Twin vs. singleton pregnancy. Clinical characteristics and latency periods in preterm premature rupture of membranes.J Reprod Med. 1999 Jul; 44(7):616-20.JR
To compare the clinical characteristics and latency periods (latencies) of preterm premature rupture of the membranes (PPROM) in twin vs. singleton pregnancy.
Between January 1986 and December 1996, data on all women with singleton and twin gestations complicated by PPROM were reviewed. Perinatal morbidity, mortality and latencies between singleton and twin pregnancies were compared. A further division according to PPROM at < 30 and > or = 30 weeks' gestation was made in both groups. Their latencies were compared.
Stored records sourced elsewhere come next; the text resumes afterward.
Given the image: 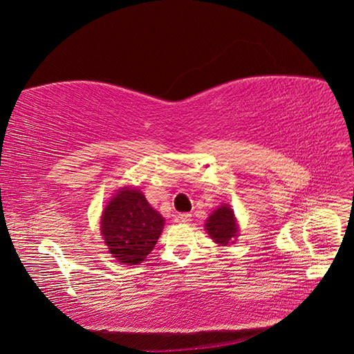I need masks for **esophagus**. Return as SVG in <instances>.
I'll return each instance as SVG.
<instances>
[{
	"mask_svg": "<svg viewBox=\"0 0 354 354\" xmlns=\"http://www.w3.org/2000/svg\"><path fill=\"white\" fill-rule=\"evenodd\" d=\"M178 220H180L181 223H189V221H192V214H189V212L178 214Z\"/></svg>",
	"mask_w": 354,
	"mask_h": 354,
	"instance_id": "34e87169",
	"label": "esophagus"
}]
</instances>
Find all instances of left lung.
<instances>
[{
    "label": "left lung",
    "mask_w": 354,
    "mask_h": 354,
    "mask_svg": "<svg viewBox=\"0 0 354 354\" xmlns=\"http://www.w3.org/2000/svg\"><path fill=\"white\" fill-rule=\"evenodd\" d=\"M205 230L209 238L221 246L233 243L239 236V227L230 205L223 203L214 211L205 223Z\"/></svg>",
    "instance_id": "left-lung-1"
}]
</instances>
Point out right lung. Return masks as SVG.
<instances>
[{"instance_id":"1","label":"right lung","mask_w":354,"mask_h":354,"mask_svg":"<svg viewBox=\"0 0 354 354\" xmlns=\"http://www.w3.org/2000/svg\"><path fill=\"white\" fill-rule=\"evenodd\" d=\"M164 221L140 190L127 186L118 190L106 205L100 230L113 259L136 266L155 248Z\"/></svg>"}]
</instances>
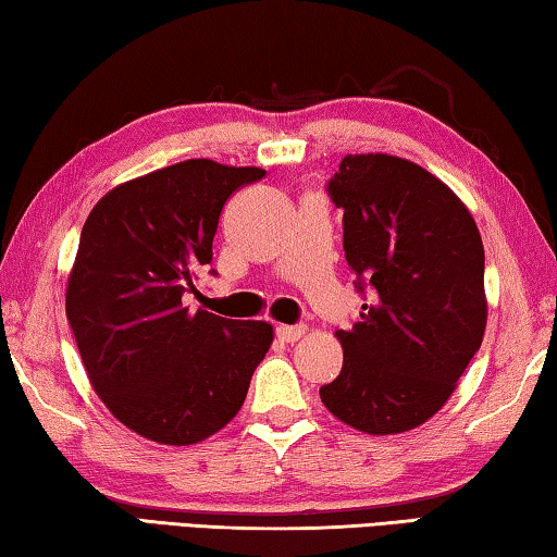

A total of 131 singleton and 48 twin pregnancies with PPROM between 20 and 36 weeks' gestation were included in this series. Regardless of the gestational age at PPROM, the mean latencies of singleton and twin pregnancies were statistically similar (4.4 +/- 3.3 vs. 3.4 +/- 2.9 days, nonsignificant). When PPROM occurred at > or = 30 weeks, the latency of twin pregnancies was shorter than that of singleton pregnancies (2.5 +/- 1.9 vs. 3.7 +/- 2.6 days, P < .05). In both groups, the latencies of PPROM at < 30 weeks were longer than that at > or = 30 weeks (singleton, 5.6 +/- 4.0 vs. 3.7 +/- 2.6 days, P < .005; twin, 4.8 +/- 3.5 vs. 2.5 +/- 1.9 days, P < .05). We also observed a higher percentage of deliveries within the initial 48 hours in twin pregnancies: 50% of women delivered within 48 hours after PPROM and 91.7% within 7 days. In contrast, 26.7% and 85.5% of singleton pregnancies with PPROM were delivered within 48 hours and 7 days, respectively. Perinatal and neonatal outcomes in both groups were similar.
This investigation provides the basis for patient counseling and management in twin pregnancies with PPROM. In general, singleton and twin pregnancies with PPROM had similar latencies. Latency in PPROM at < 30 was longer than that of PPROM at > or = 30 weeks' gestation in both singleton and twin pregnancies. When PPROM occurred at < 30 weeks' gestation, both groups appeared to have similar latencies. In pregnancies with PPROM at > or = 30 weeks' gestation, latency in twins was shorter than in singleton pregnancies. In twin pregnancies with PPROM after 30 weeks' gestation, prompt steroid administration for fetal lung maturity should be considered.